• **Aufgabenstellung**: Gib aus dem folgenden Forumsthread über xfree-4.2.1 den Abschnitt wortgetreu wieder, der bei den Worten „Ich habe das“ beginnt und nach den Worten „alte xfree-4.2.0-r12 installieren.“ endet.

• **Textausschnitt**:
--------------------------------------------------
# xfree 4.2.1 --> xfree-4.1.x bei update world

## ralix

Hallo

ich habe bei mir xfree 4.2.1 installiert jetzt will er aber immer bei update world xfree-4.1.x installieren. kann ich das xfree-4.2.1 irgendwie auf

hold setzten oder sagen das er das als neuer erkennt als xfree-4.1.x

Mfg Ralph

----------

## ralix

ups ich meine natürlich xfree-4.2.1 --> xfree-4.2.0-r12

----------

## mglauche

portage erkennt leider manchmal nicht, das ein neueres paket installiert ist, und will das alte wieder installieren. -> nach jeden emerge rsync die packages.mask anpassen.

OT: Warum ist 4.2.1 noch maskiert ??? es ist seit 1 monat testing, und läuft ziemlich stabiel .. (und es is tnur ein MINOR update, nix besonders neues ...)

----------

## drowwen

Hi !

Ich habe das xfree-4.2.1 installiert 

(Nebenbei es läuft super stabil und hat auch für meinen laptop cyberblade XP der 2d beschleunigten Treiber, endlich).

So, Problem :

Ich kann mein ganzes portag löschen, Ein komplettes Neues emerge rsync machen und anschliessend in der package.mask das xfree-4.2.1 wahlweise auskommentieren oder löschen.

Ich kann in der /var/cache/edb/world explit ein =x11-base/xfree-4.2.1 eintragen.

Das nützt mir nur alles nichts : emerge -p -u world will immer wieder das alte xfree-4.2.0-r12 installieren.

Was hab ich vergessen ?

Gruss,

Kai

----------
--------------------------------------------------
• **Datenliste**:
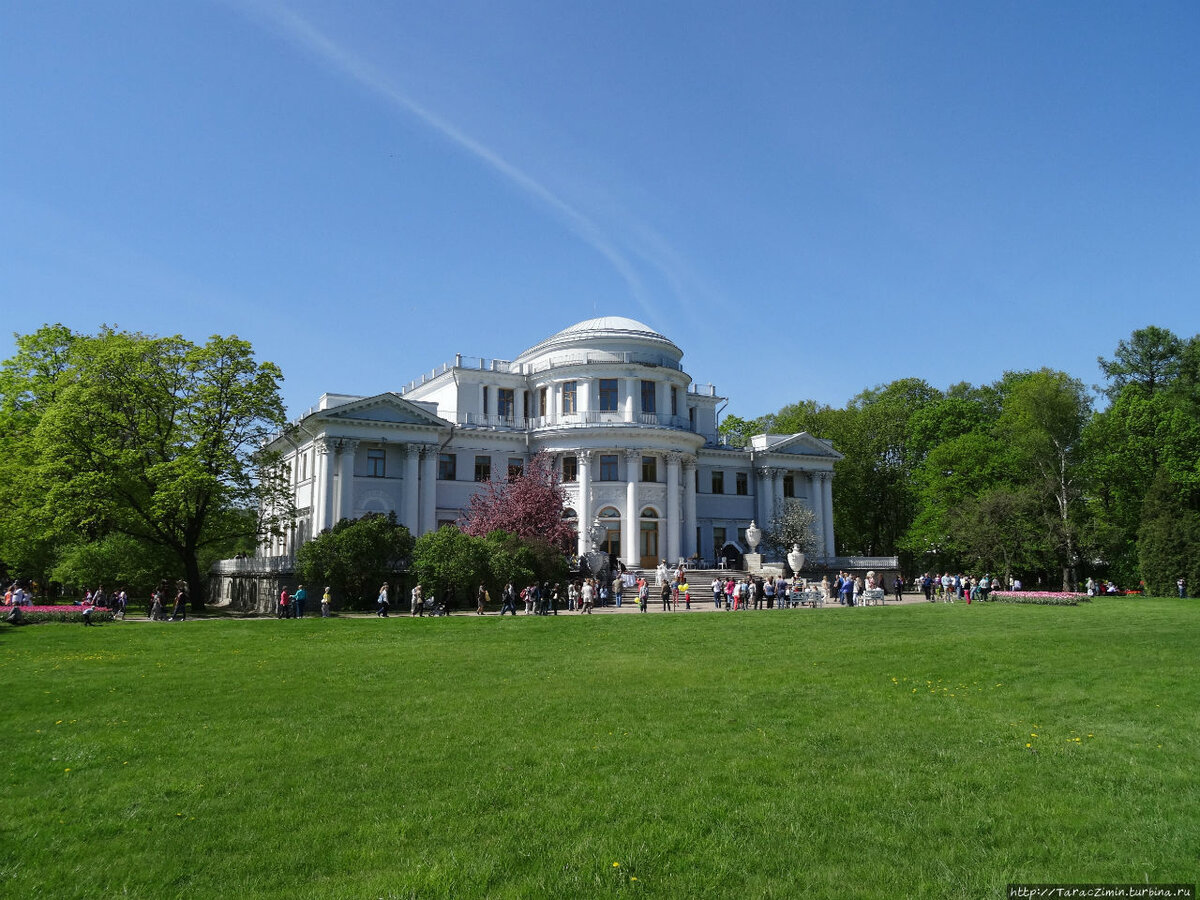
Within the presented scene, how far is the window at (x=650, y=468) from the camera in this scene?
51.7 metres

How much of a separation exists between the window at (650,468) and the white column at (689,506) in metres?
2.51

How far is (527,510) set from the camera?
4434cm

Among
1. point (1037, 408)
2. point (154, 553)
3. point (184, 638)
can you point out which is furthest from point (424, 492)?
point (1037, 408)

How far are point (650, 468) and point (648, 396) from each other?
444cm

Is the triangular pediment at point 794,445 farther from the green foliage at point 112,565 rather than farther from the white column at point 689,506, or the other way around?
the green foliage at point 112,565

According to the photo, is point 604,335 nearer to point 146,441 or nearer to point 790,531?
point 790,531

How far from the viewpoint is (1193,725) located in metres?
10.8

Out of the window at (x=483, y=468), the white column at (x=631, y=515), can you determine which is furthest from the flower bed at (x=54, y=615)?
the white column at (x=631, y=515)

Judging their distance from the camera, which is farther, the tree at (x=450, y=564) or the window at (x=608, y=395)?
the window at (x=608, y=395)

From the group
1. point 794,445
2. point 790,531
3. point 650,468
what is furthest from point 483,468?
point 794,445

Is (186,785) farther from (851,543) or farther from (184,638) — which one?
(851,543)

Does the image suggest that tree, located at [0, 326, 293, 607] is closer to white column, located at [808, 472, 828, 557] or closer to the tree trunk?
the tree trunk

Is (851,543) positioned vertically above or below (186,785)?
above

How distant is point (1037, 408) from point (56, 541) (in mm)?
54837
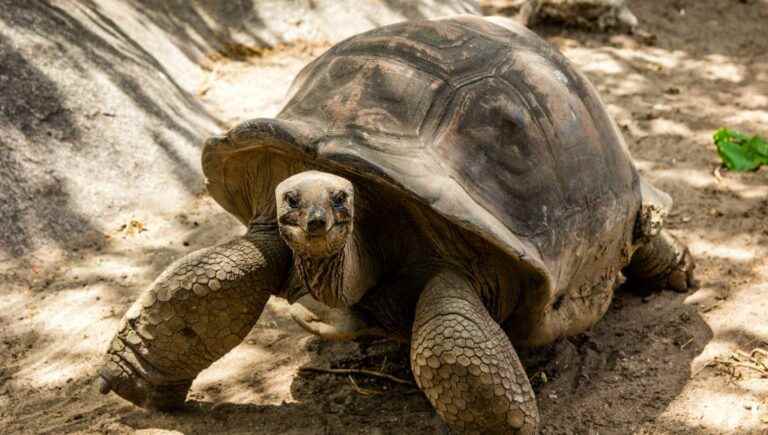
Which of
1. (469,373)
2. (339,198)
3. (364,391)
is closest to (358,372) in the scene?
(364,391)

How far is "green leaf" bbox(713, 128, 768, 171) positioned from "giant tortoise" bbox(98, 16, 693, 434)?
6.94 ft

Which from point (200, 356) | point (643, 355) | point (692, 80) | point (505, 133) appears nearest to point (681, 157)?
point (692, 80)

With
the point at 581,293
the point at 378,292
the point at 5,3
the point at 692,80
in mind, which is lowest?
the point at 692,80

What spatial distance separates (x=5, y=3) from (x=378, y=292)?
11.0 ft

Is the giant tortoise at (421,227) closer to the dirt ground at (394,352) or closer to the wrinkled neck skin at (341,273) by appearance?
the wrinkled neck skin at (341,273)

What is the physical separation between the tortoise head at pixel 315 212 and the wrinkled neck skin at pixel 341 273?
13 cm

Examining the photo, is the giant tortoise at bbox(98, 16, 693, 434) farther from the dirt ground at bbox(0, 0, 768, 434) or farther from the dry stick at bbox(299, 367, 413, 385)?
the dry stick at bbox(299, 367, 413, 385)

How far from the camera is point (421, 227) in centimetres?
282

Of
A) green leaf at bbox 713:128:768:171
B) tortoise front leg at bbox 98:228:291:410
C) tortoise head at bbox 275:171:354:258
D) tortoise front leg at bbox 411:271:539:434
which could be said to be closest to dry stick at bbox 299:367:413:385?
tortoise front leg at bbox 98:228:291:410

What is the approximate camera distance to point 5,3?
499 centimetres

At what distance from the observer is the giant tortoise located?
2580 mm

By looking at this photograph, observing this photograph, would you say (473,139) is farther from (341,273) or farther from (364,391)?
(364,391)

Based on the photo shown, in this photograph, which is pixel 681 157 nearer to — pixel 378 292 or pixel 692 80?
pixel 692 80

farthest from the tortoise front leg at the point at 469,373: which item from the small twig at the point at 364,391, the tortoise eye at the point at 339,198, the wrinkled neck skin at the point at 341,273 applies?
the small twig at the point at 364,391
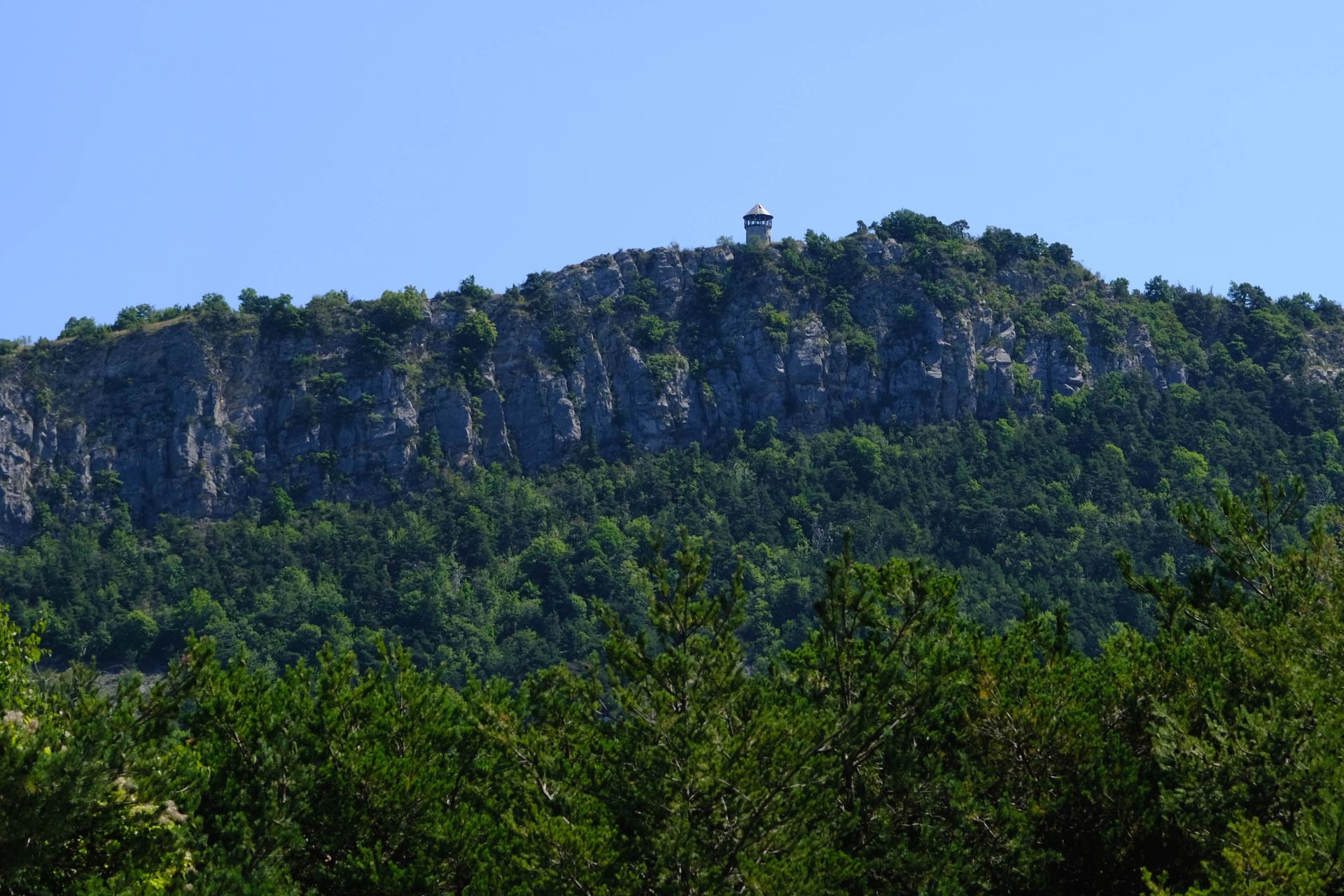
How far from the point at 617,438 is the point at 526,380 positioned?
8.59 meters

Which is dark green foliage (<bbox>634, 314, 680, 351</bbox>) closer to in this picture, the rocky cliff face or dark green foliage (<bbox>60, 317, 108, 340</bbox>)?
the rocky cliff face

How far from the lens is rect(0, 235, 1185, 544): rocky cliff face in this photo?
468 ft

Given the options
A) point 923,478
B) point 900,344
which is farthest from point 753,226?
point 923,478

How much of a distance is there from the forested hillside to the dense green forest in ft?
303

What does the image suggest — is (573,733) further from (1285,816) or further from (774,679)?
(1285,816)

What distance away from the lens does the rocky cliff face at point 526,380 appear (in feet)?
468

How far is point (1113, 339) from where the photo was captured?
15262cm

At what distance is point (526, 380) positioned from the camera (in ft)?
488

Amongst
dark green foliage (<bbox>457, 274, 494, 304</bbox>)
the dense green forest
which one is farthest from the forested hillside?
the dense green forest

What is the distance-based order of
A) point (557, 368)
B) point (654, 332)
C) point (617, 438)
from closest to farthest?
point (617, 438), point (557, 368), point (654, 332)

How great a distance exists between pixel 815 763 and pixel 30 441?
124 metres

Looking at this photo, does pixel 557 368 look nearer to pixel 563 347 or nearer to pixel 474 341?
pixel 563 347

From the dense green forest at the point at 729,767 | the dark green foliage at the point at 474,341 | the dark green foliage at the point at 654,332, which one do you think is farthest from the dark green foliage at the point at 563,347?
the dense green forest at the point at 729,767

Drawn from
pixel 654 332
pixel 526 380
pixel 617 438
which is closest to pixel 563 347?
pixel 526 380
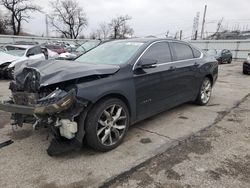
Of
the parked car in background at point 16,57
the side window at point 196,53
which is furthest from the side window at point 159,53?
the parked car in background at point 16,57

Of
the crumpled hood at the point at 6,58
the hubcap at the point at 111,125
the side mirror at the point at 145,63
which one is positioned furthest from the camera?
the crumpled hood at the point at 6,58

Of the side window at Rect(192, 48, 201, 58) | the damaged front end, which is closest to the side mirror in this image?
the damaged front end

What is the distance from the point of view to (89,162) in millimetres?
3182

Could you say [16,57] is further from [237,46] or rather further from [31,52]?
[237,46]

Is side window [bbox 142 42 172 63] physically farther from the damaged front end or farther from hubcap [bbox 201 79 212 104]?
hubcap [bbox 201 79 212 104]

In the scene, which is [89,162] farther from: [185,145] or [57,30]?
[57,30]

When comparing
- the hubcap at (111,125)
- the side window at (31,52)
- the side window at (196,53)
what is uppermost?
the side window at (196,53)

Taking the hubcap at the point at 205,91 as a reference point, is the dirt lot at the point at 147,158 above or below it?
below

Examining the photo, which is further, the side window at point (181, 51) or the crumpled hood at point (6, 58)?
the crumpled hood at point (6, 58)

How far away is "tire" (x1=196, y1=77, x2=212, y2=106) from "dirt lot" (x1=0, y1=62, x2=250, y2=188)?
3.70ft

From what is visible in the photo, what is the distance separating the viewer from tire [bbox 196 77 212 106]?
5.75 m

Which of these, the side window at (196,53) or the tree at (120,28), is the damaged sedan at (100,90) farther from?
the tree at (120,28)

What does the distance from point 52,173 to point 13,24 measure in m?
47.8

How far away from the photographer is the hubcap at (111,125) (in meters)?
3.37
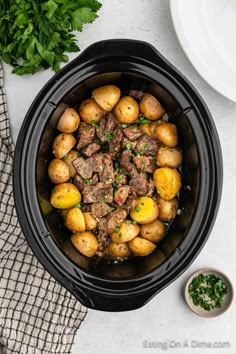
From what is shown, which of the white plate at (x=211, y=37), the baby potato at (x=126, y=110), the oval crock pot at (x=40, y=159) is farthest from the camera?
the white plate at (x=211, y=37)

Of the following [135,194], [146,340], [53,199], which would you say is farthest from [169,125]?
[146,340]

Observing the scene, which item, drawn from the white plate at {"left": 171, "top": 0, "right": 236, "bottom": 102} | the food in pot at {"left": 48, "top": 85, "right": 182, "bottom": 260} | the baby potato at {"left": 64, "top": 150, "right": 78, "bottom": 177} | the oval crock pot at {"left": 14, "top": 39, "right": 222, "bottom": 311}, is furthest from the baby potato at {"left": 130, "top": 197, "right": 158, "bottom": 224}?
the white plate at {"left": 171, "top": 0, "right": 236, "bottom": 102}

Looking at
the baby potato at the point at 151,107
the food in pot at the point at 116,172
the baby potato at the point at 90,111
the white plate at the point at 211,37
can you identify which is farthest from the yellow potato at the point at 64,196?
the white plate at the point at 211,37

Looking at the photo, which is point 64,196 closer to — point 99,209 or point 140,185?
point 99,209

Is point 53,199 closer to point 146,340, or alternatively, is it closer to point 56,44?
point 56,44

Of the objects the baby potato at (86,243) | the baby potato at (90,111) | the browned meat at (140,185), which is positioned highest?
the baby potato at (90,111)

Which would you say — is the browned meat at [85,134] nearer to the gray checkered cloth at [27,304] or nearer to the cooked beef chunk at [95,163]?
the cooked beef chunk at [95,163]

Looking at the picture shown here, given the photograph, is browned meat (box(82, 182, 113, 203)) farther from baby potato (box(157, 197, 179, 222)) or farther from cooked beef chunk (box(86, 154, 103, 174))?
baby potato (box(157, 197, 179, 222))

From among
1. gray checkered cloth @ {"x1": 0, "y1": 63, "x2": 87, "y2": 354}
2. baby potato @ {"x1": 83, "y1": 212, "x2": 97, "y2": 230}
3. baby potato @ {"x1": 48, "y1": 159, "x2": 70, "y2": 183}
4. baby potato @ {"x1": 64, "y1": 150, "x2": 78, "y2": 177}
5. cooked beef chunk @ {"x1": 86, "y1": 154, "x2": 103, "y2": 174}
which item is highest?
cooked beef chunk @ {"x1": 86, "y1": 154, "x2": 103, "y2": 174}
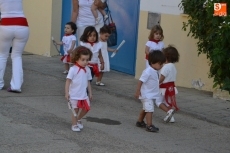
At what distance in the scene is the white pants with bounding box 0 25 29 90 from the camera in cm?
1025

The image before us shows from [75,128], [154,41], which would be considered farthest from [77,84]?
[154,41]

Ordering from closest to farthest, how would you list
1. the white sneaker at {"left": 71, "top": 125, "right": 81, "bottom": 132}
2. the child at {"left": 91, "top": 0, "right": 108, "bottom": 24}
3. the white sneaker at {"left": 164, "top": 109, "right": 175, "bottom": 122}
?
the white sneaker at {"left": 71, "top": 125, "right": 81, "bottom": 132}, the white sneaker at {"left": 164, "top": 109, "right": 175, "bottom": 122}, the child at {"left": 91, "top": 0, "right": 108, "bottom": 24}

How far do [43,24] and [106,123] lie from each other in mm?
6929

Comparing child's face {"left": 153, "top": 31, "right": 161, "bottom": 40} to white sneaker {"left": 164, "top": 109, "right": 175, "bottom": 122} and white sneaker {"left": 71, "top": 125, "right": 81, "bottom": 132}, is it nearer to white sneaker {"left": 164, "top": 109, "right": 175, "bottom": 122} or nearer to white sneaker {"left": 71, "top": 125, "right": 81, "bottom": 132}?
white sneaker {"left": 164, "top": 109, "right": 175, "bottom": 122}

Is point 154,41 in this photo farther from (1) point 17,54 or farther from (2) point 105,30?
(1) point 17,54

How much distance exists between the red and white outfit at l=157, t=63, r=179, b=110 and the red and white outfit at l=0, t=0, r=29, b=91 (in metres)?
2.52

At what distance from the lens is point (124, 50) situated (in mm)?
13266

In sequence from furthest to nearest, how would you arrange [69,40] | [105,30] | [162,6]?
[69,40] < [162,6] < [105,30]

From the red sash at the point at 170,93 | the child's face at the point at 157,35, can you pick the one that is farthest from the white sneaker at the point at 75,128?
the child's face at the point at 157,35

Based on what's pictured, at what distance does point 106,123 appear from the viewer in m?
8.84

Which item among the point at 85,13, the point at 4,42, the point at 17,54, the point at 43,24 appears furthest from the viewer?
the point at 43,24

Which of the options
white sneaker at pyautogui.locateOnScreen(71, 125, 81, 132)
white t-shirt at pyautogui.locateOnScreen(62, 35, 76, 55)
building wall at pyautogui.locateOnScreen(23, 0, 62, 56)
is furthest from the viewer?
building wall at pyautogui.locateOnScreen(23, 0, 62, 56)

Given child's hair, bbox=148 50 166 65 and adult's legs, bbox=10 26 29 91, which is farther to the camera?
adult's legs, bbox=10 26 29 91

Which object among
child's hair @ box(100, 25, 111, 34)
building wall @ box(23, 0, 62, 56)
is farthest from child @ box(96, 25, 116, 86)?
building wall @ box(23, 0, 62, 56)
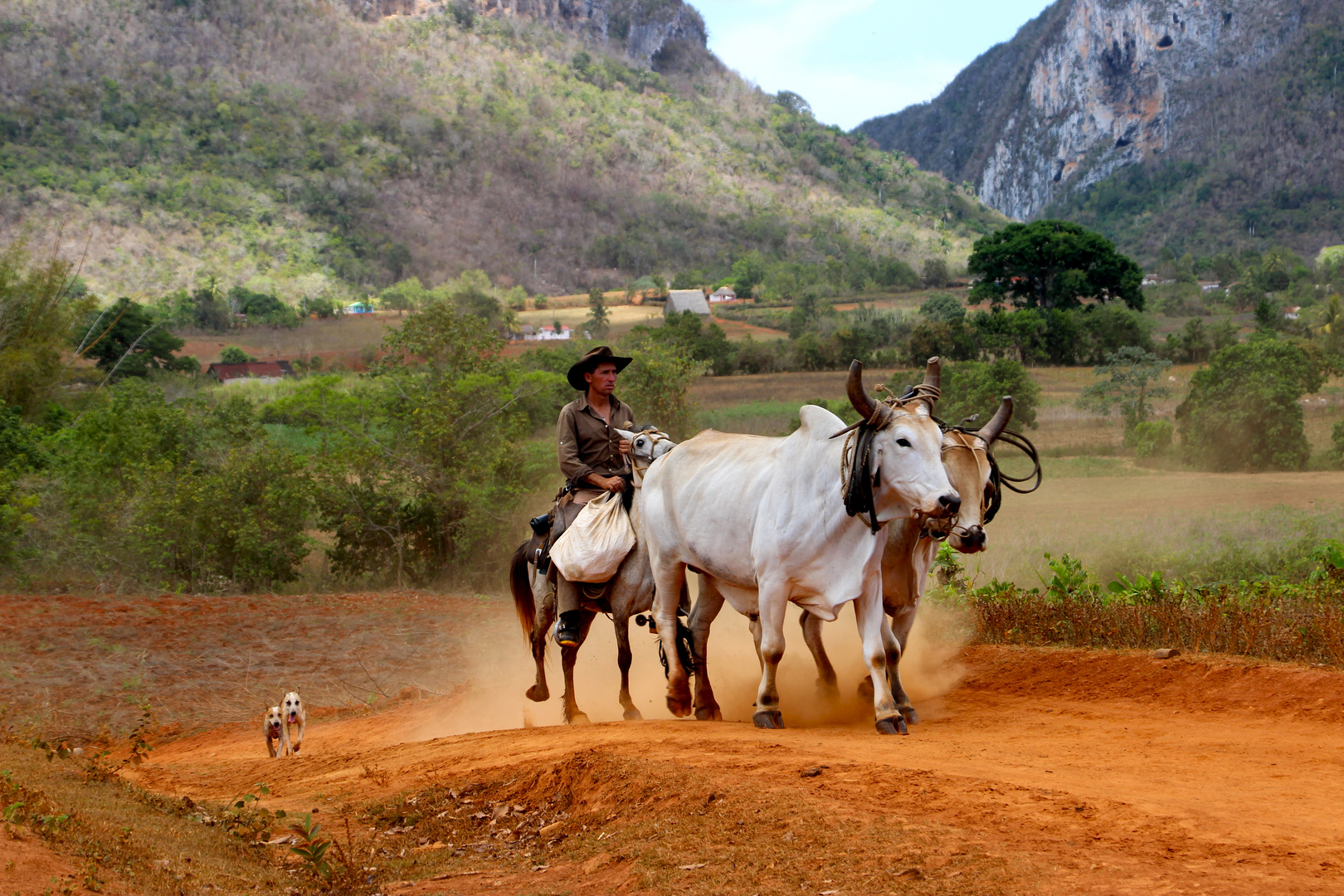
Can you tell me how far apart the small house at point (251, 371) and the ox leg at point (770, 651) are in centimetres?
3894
--------------------------------------------------
• **Lösung der Aufgabe**:
Ich habe das xfree-4.2.1 installiert 

(Nebenbei es läuft super stabil und hat auch für meinen laptop cyberblade XP der 2d beschleunigten Treiber, endlich).

So, Problem :

Ich kann mein ganzes portag löschen, Ein komplettes Neues emerge rsync machen und anschliessend in der package.mask das xfree-4.2.1 wahlweise auskommentieren oder löschen.

Ich kann in der /var/cache/edb/world explit ein =x11-base/xfree-4.2.1 eintragen.

Das nützt mir nur alles nichts : emerge -p -u world will immer wieder das alte xfree-4.2.0-r12 installieren.